## Instructions for the task:
Arrange all of the lines below as a numbered list, omitting any blank lines.

## Records supplied:
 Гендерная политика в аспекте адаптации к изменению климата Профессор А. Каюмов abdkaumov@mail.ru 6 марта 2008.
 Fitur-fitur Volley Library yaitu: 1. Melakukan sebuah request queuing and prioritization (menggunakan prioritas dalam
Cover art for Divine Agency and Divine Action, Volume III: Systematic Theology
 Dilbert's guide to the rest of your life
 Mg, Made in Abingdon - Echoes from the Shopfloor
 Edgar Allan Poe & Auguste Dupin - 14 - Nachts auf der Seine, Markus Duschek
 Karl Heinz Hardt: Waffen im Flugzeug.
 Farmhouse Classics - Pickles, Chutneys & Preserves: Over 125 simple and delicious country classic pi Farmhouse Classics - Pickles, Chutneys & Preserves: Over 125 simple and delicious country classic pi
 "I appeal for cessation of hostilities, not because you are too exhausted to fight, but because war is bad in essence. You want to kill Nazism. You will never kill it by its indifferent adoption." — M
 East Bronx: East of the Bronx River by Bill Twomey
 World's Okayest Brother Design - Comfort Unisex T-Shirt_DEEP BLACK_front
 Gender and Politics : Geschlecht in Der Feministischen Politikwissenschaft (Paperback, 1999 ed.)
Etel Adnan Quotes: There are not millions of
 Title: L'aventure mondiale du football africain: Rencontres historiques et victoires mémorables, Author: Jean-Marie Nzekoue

## Exercise response:
1.  Гендерная политика в аспекте адаптации к изменению климата Профессор А. Каюмов abdkaumov@mail.ru 6 марта 2008.
2.  Fitur-fitur Volley Library yaitu: 1. Melakukan sebuah request queuing and prioritization (menggunakan prioritas dalam
3. Cover art for Divine Agency and Divine Action, Volume III: Systematic Theology
4.  Dilbert's guide to the rest of your life
5.  Mg, Made in Abingdon - Echoes from the Shopfloor
6.  Edgar Allan Poe & Auguste Dupin - 14 - Nachts auf der Seine, Markus Duschek
7.  Karl Heinz Hardt: Waffen im Flugzeug.
8.  Farmhouse Classics - Pickles, Chutneys & Preserves: Over 125 simple and delicious country classic pi Farmhouse Classics - Pickles, Chutneys & Preserves: Over 125 simple and delicious country classic pi
9.  "I appeal for cessation of hostilities, not because you are too exhausted to fight, but because war is bad in essence. You want to kill Nazism. You will never kill it by its indifferent adoption." — M
10.  East Bronx: East of the Bronx River by Bill Twomey
11.  World's Okayest Brother Design - Comfort Unisex T-Shirt_DEEP BLACK_front
12.  Gender and Politics : Geschlecht in Der Feministischen Politikwissenschaft (Paperback, 1999 ed.)
13. Etel Adnan Quotes: There are not millions of
14.  Title: L'aventure mondiale du football africain: Rencontres historiques et victoires mémorables, Author: Jean-Marie Nzekoue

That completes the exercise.